> [REQUIRED WORK]: Images do not belong in the copy. Retype all the entries below exactly.

(LISTED RECORDS begins)

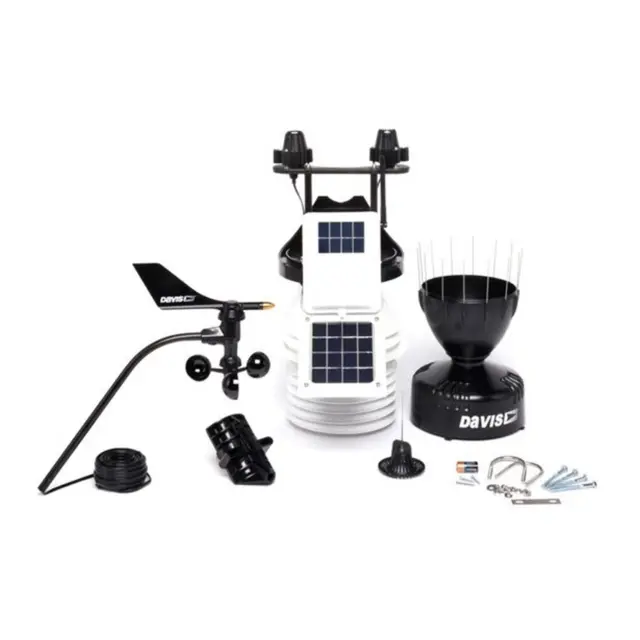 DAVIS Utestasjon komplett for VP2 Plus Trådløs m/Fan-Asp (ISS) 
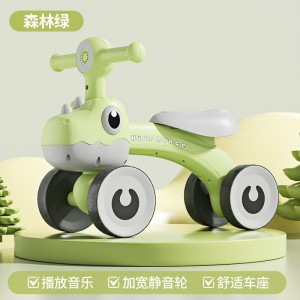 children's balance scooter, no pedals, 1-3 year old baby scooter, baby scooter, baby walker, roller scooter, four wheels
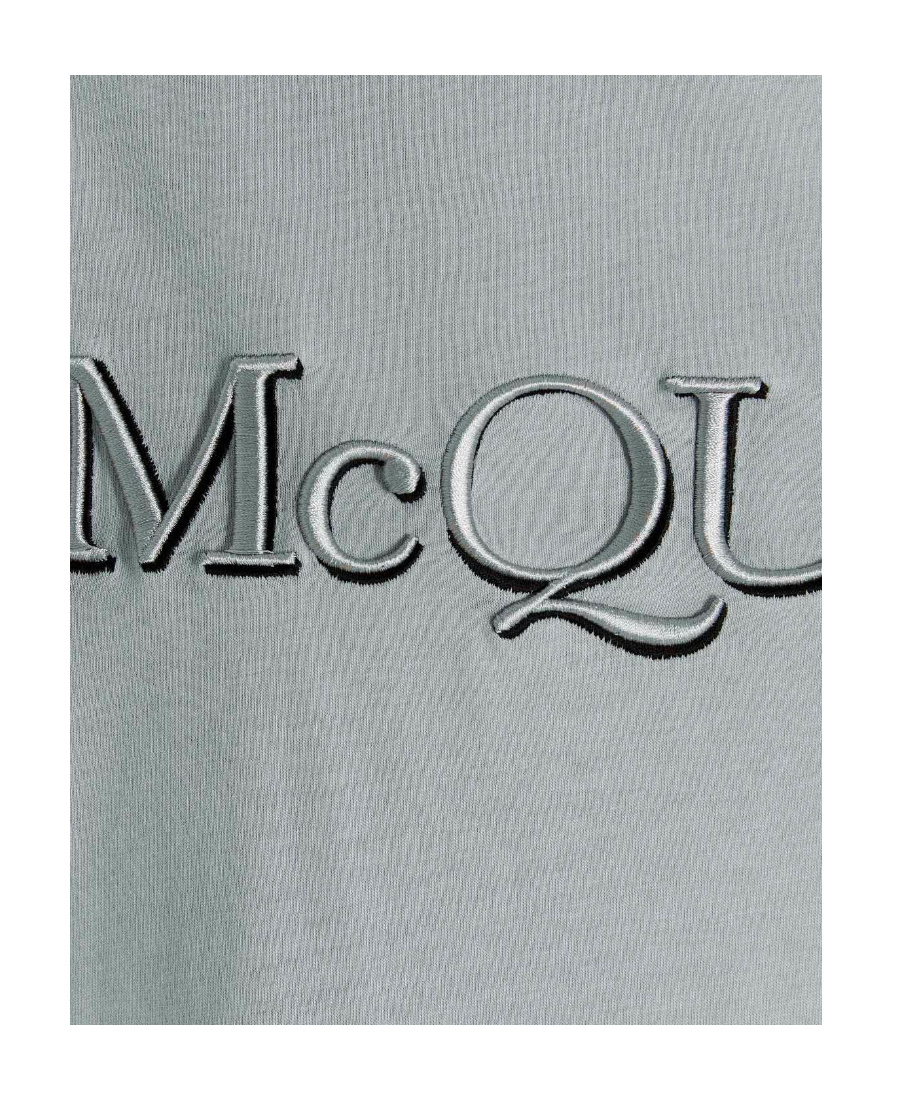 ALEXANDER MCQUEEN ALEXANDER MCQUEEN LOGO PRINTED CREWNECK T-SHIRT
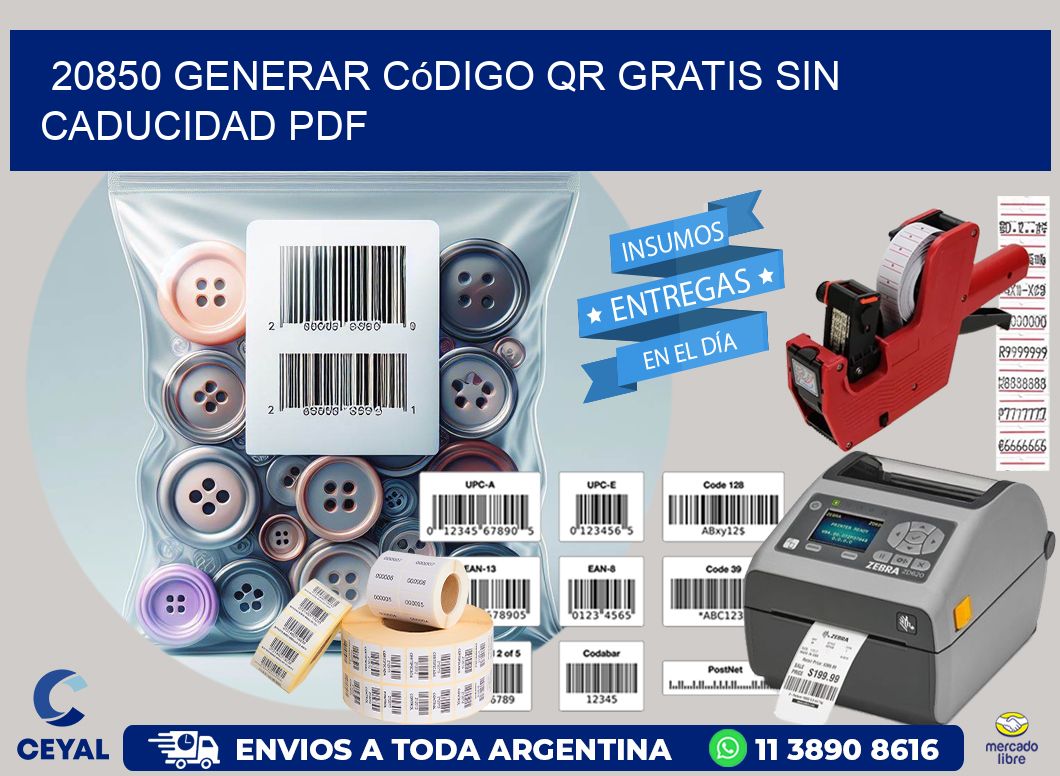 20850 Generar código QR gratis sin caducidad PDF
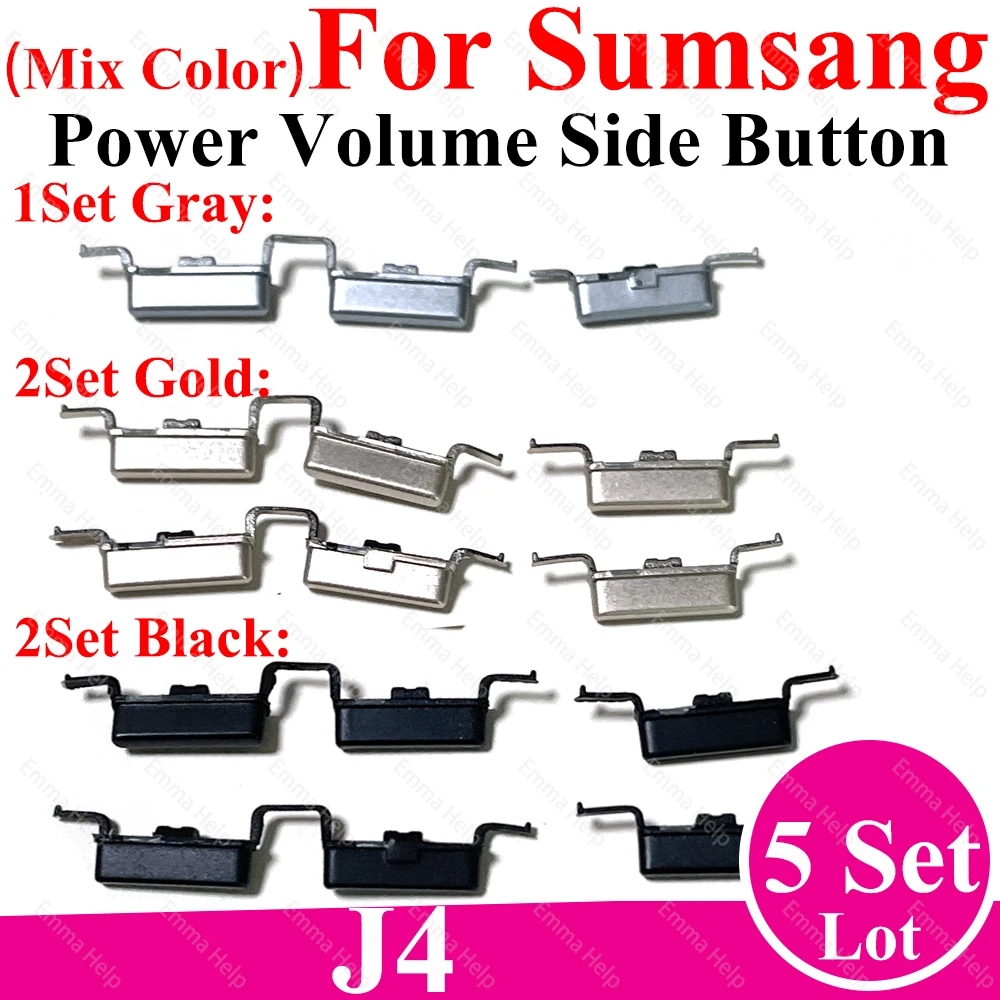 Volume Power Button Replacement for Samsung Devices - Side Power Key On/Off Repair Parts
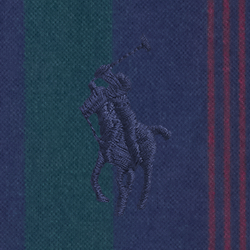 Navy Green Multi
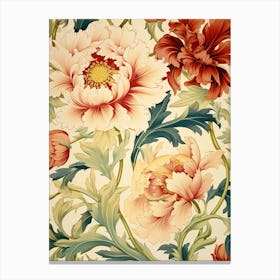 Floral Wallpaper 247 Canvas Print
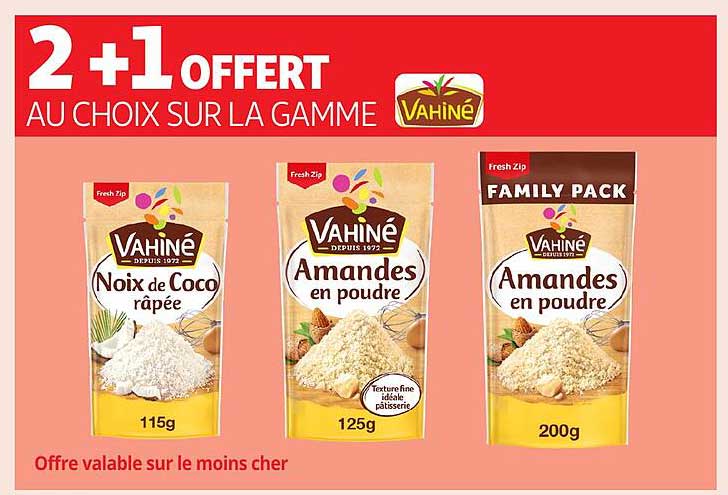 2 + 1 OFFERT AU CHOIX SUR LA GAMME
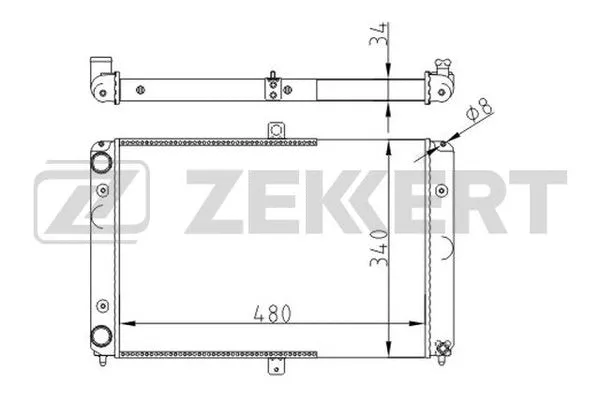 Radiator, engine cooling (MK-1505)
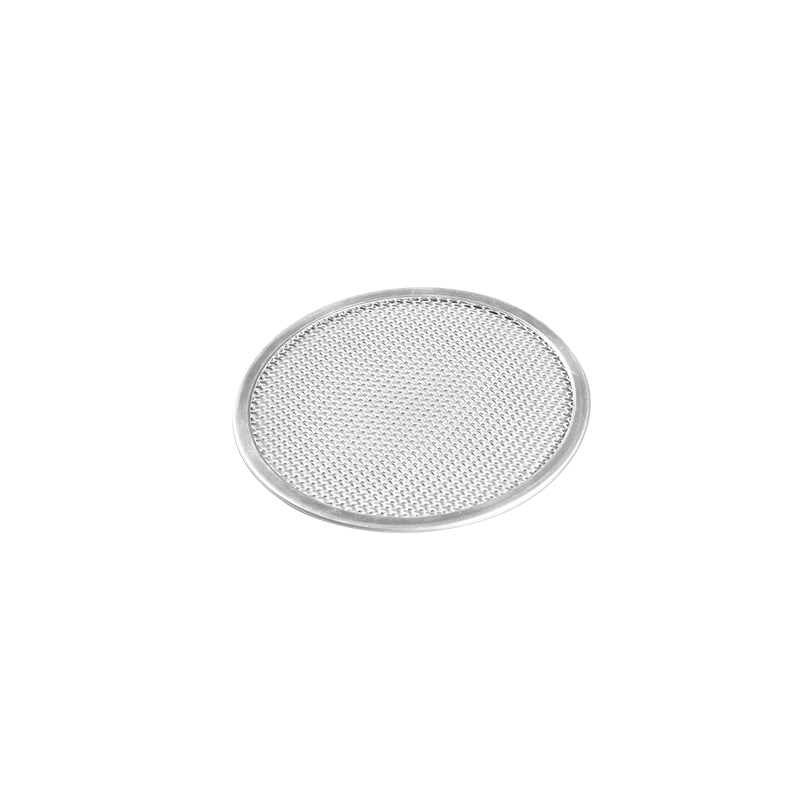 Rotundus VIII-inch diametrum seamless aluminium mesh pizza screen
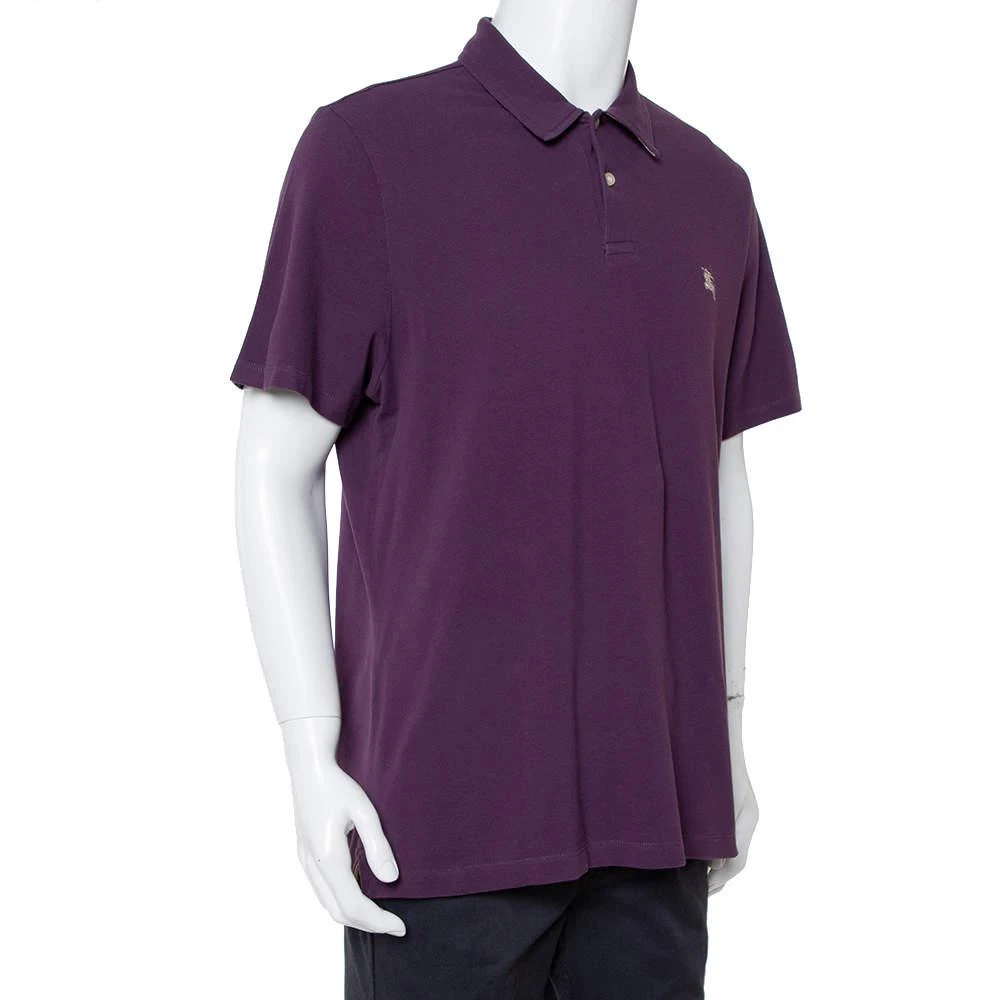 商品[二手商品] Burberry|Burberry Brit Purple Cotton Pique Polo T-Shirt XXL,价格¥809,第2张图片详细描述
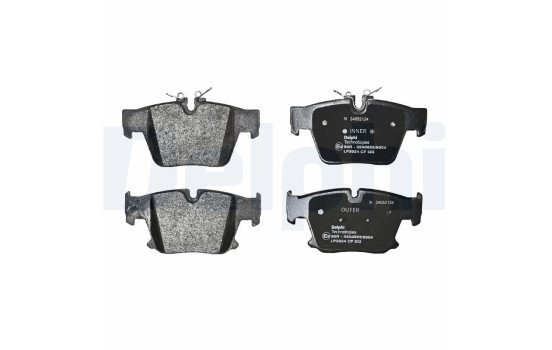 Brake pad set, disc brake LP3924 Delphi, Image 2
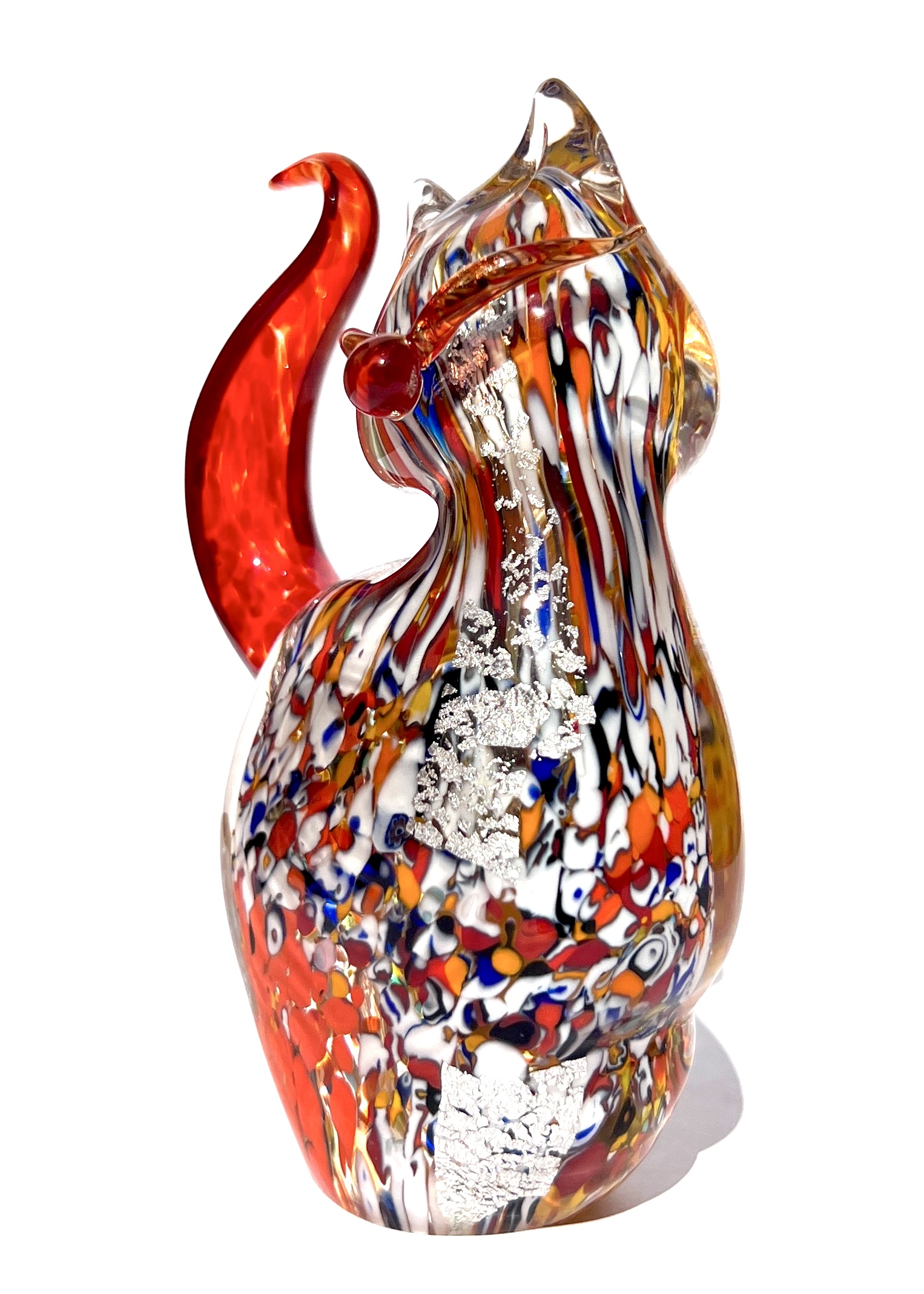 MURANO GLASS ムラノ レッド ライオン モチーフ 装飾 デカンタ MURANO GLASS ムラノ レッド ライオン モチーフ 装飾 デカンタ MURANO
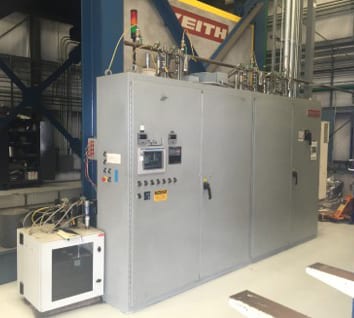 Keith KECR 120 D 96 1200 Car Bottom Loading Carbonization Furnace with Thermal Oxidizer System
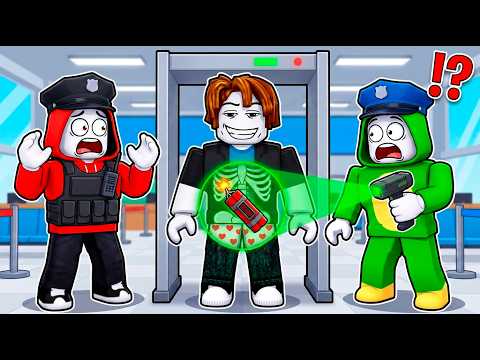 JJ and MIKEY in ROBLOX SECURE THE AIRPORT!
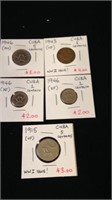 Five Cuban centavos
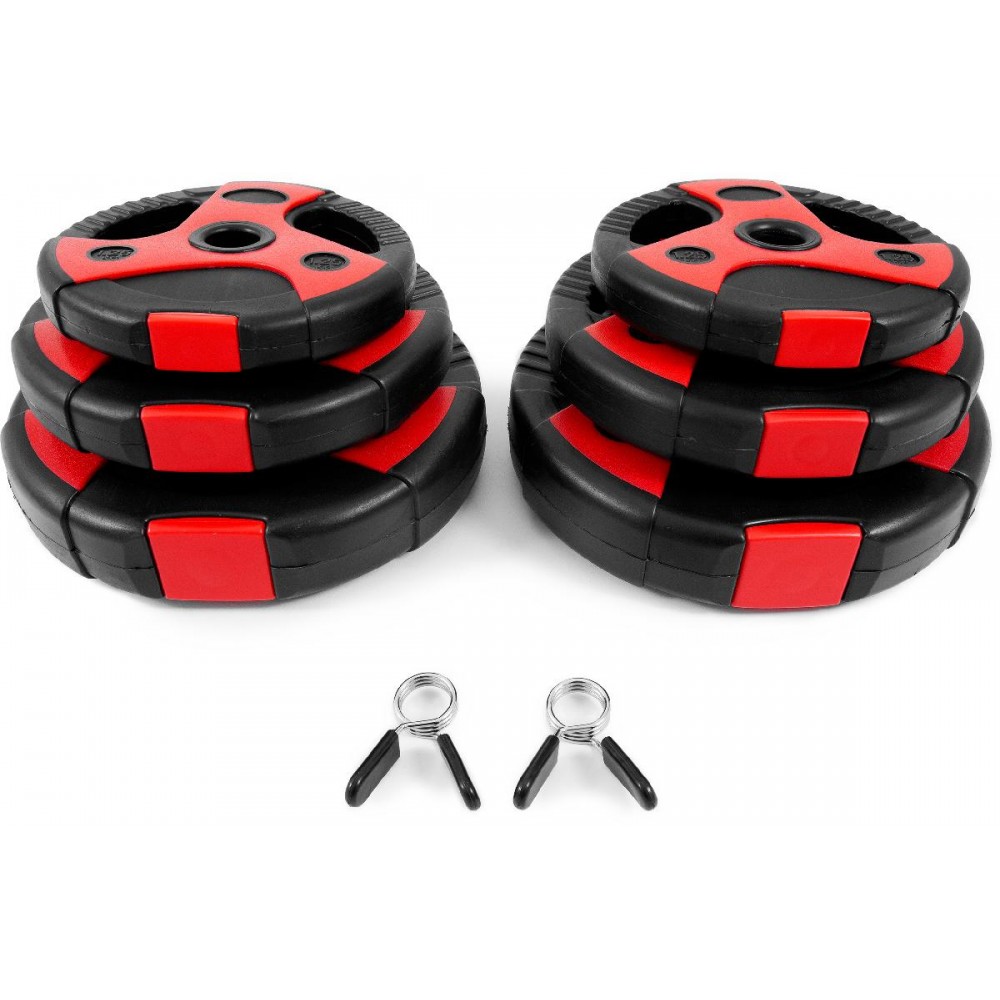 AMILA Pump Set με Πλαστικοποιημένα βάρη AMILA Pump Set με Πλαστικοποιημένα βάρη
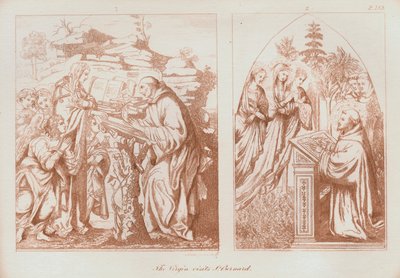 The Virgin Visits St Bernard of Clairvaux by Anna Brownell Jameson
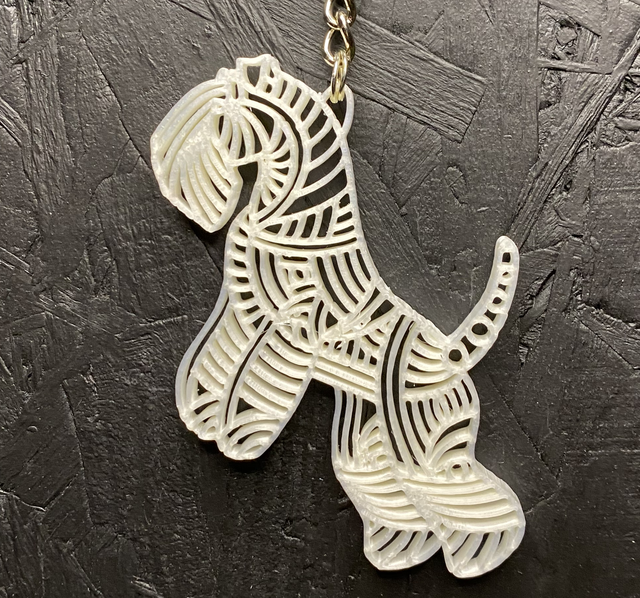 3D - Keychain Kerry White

(LISTED RECORDS ends)

> [REPLY]:
 DAVIS Utestasjon komplett for VP2 Plus Trådløs m/Fan-Asp (ISS) 
 children's balance scooter, no pedals, 1-3 year old baby scooter, baby scooter, baby walker, roller scooter, four wheels
 ALEXANDER MCQUEEN ALEXANDER MCQUEEN LOGO PRINTED CREWNECK T-SHIRT
 20850 Generar código QR gratis sin caducidad PDF
 Volume Power Button Replacement for Samsung Devices - Side Power Key On/Off Repair Parts
 Navy Green Multi
 Floral Wallpaper 247 Canvas Print
 2 + 1 OFFERT AU CHOIX SUR LA GAMME
 Radiator, engine cooling (MK-1505)
 Rotundus VIII-inch diametrum seamless aluminium mesh pizza screen
 商品[二手商品] Burberry|Burberry Brit Purple Cotton Pique Polo T-Shirt XXL,价格¥809,第2张图片详细描述
 Brake pad set, disc brake LP3924 Delphi, Image 2
 MURANO GLASS ムラノ レッド ライオン モチーフ 装飾 デカンタ MURANO GLASS ムラノ レッド ライオン モチーフ 装飾 デカンタ MURANO
 Keith KECR 120 D 96 1200 Car Bottom Loading Carbonization Furnace with Thermal Oxidizer System
 JJ and MIKEY in ROBLOX SECURE THE AIRPORT!
 Five Cuban centavos
 AMILA Pump Set με Πλαστικοποιημένα βάρη AMILA Pump Set με Πλαστικοποιημένα βάρη
 The Virgin Visits St Bernard of Clairvaux by Anna Brownell Jameson
 3D - Keychain Kerry White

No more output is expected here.